If nothing interesting is returned, the next step is often looking for logical vulnerabilities; specifically abusing symlink/mountpoint/hardlink primitives. In order to quickly identify potential vulnerabilities that could be exploited with the linking primitives, we need to identify locations on the OS where a privileged process (often SYSTEM) is interacting with a folder or file that a low privileged user has control over. This logic is true in most logical vulnerabilities in that interesting attack surface is linked to a privileged process utilizing a resource a low privileged user controls.
When hunting for such bugs, I often start with running Process Monitor with a filter on SYSTEM processes and commonly abused filesystem locations, such as C:\ProgramData , C:\Windows\Temp and C:\Users\<username>\AppData.

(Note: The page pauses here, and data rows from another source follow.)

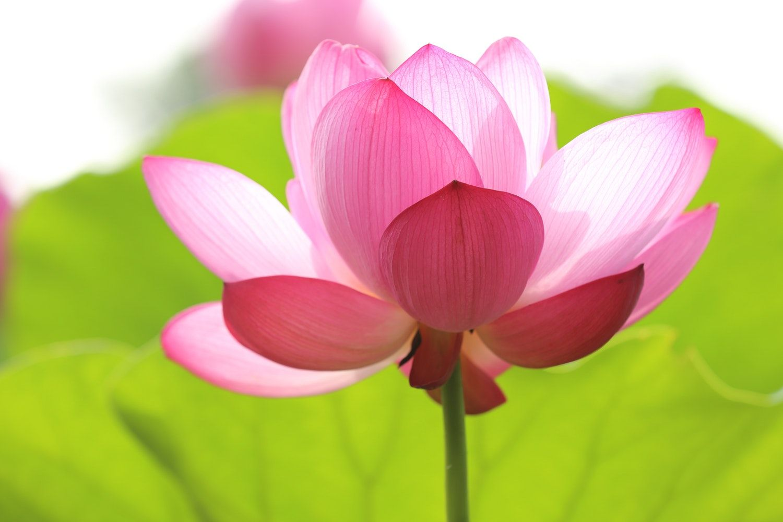 Flowers- #Rose #RedRose #BlackRose #WhiteRose #Gulaab # ... Palash Flower Wallpaper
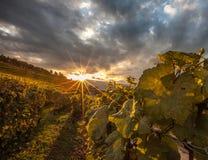 Lavaux, Svizzera - alba II dei terrazzi della vigna Fotografie Stock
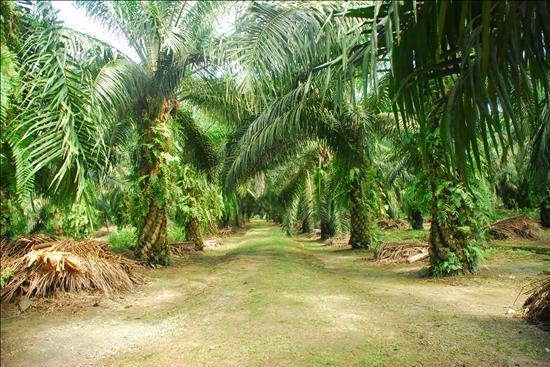 oil palm fronds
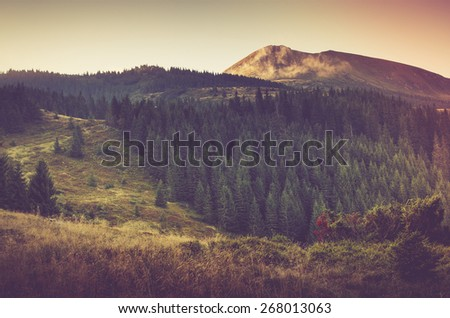 Summer mountain landscape. Filtered image:cross processed vintage effect. - stock photo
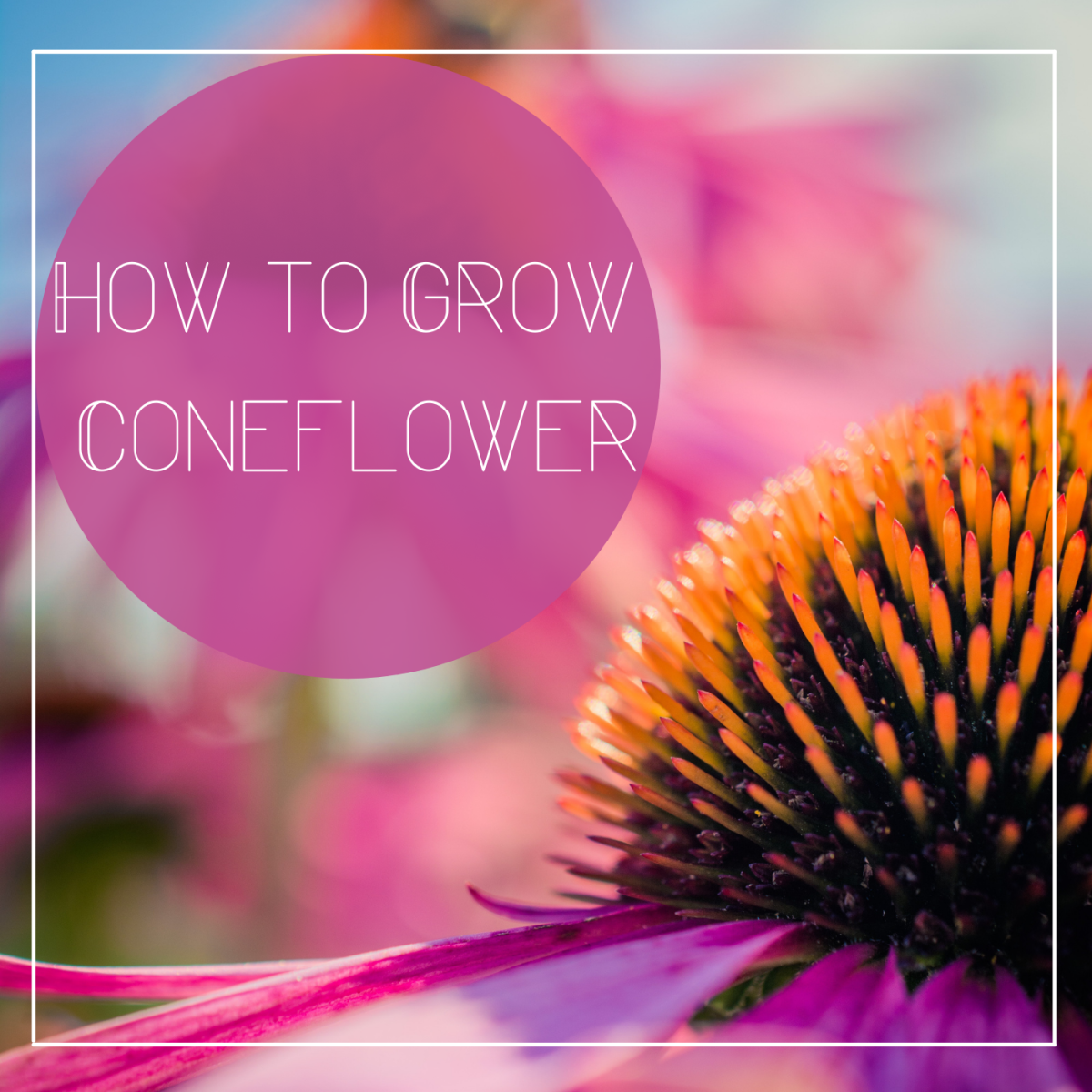 Learn how to grow coneflowers to add a pop of color to your garden.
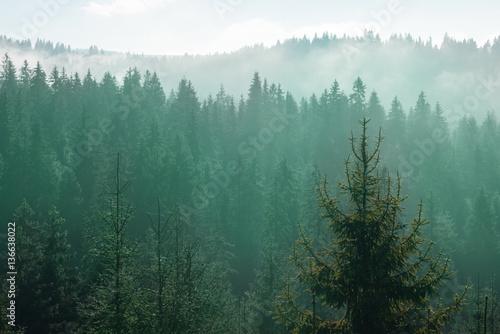 szczyty-drzew-w-lesie-iglastym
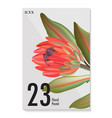 macro wild protea flower exotic tropical african vector image vector image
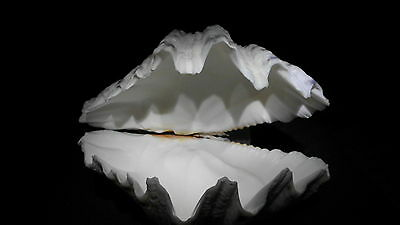 VERY RARE XL RIESENMUSCHEL HIPPOPUS HIPPOPUS(BAER'S PAW CLAM )INDO PACIFIC Nr.10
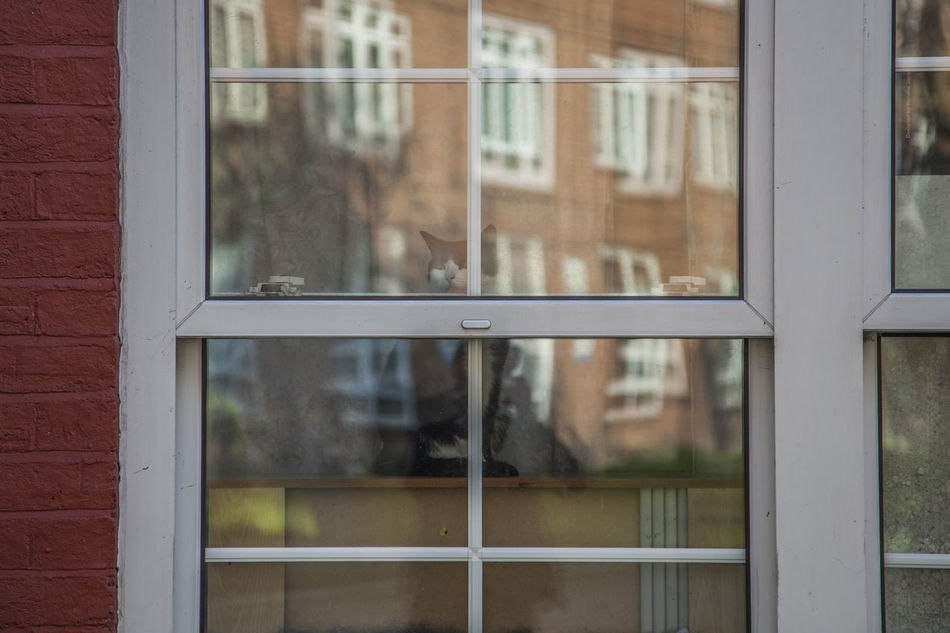 Lonely Cat Animal Building Exterior Cat Cats Cats Of EyeEm City Life Close-up Day Daylight Glass - Material Hidden London Looking Through Window No People Outdoors Reflection Sliding Door Southwark  Streetphotography Window Window Frame Long Goodbye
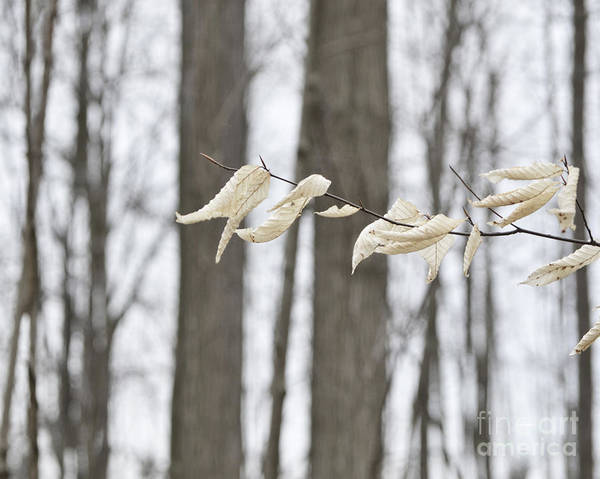 Photograph - Winter White by Traci Cottingham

Such a filter might look like so:
When applying the Process Monitor filter and watching the output for a few minutes, it became apparent that UploaderService.exe
was querying the C:\ProgramData\TechSmith\TechSmith Recorder\QueuedPresentations
directory for any XML files:
UploaderService.exe querying for XML presentation files
Looking at the DACL on that folder, it also stood out that that BUILTIN\Users
had write access:
This is particularly interesting in that a privileged SYSTEM process (UploaderService.exe) is looking for files in a directory that low privileged users have read/write access. With this information, the next step was to give UploaderService.exe
an XML file to find and see what happens.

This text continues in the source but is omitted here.